Source extract:
[Start]
I make the same recipe for buffalo chicken dip, only I use canned chicken because it's cheaper and already cooked and shredded.. I also make it on the stovetop instead of baking it, then transfer to a crock pot to keep it warm


----------



## yummum29 (Oct 22, 2008)

yes, I've made it like that too, but I don't like the taste of canned chicken. Also, usually, I don't like the look of the dip if it's all mixed together so I like to layer it, but for Halloween it would look just fine


----------



## rosella_au (Sep 23, 2010)

thanks for all the suggestions- I'll have to try and source some of the ingredients, but they all look great.

@yummum29 - the dip sounds yummy but we don't have buffalo wing sauce or pre-made bread dough here. might have to try to make my own tho!
[End]
Given information:
[Start]
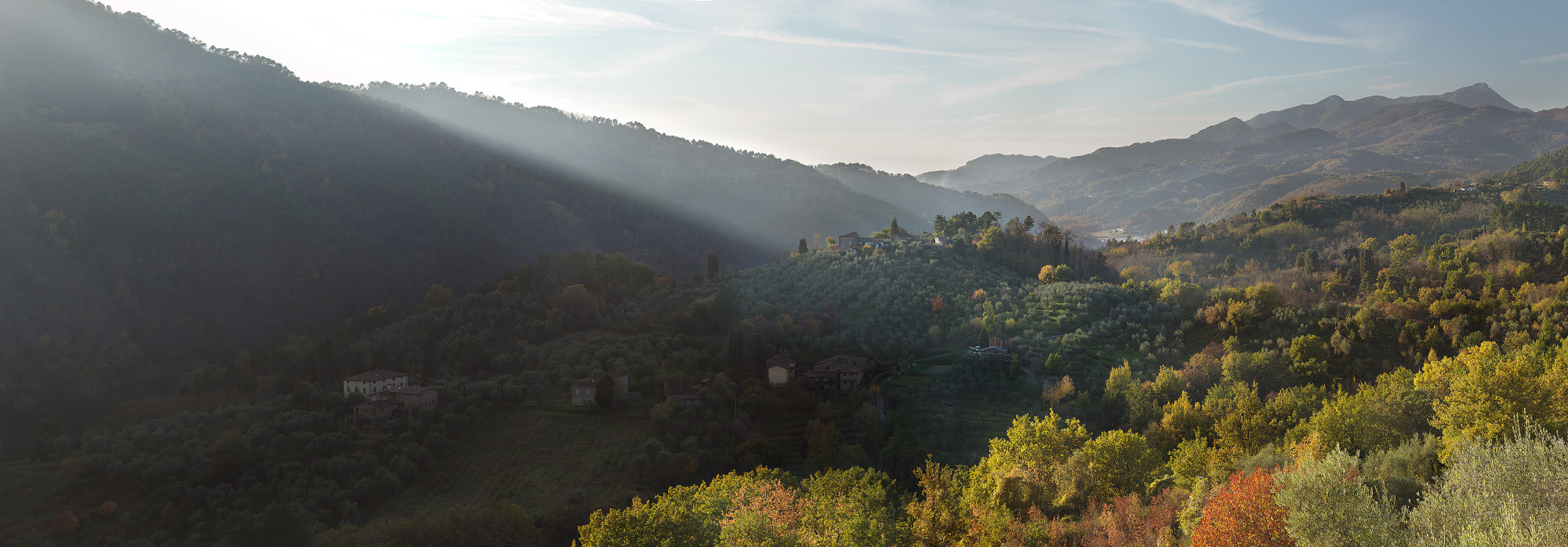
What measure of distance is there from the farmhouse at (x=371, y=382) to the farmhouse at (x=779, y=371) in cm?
[End]
Stated task 1:
In the buffalo chicken dip thread, why does the first poster use canned chicken? Answer in one to three sentences.
Stated task 2:
Do these statements agree with the buffalo chicken dip thread? For each, answer yes or no and quote the words of the thread that decide it.
(a) The first poster bakes the dip in the oven.
(b) yummum29 likes the taste of canned chicken.
(c) rosella_au can't get buffalo wing sauce locally.
Stated task 3:
Write the next part of the buffalo chicken dip thread, picking up after its last post.
The material has no connection to the buffalo chicken dip thread.

Written response 1:
The first poster uses canned chicken because it's cheaper. It also comes already cooked and shredded.

Written response 2:
(a) No: "I also make it on the stovetop instead of baking it"
(b) No: "I don't like the taste of canned chicken"
(c) Yes: "we don't have buffalo wing sauce or pre-made bread dough here"

Written response 3:
Damn australia and our need to make things ourselves lol


----------



## yummum29 (Oct 22, 2008)

well, bummer. It wouldn't be quick but probably better  I would trade nothing premade for beautiful weather!!


----------



## Misha (Oct 6, 2010)

Here you can find a couple easy to make recipes with step by step pictures: http://food.kerasoshvili.com/tag/halloween/

Have a great party!


----------



## talkingcatblues (Jan 30, 2009)

yummum29 said:


> one pkg cream cheese
> 1/2 bottle ranch salad dressing
> 1 cooked rotisserie chicken , meat cut into small chunks (I buy mine at the store already cooked)
> Bottle Franks Buffalo wing sauce - not the red hot, but the actual wing sauce
> ...


I never heard of that before - sounds good.


----------



## Halloweenie1 (Sep 28, 2008)

*Mouldy Cheese Ball*

1 8-ounce package cream cheese
1 cup finely shredded Gouda cheese (4 ounces)
3 tablespoons of butter
1 tablespoon milk
1/2 teaspoon Worcestershire sauce (for chicken)....regular if you can't find it.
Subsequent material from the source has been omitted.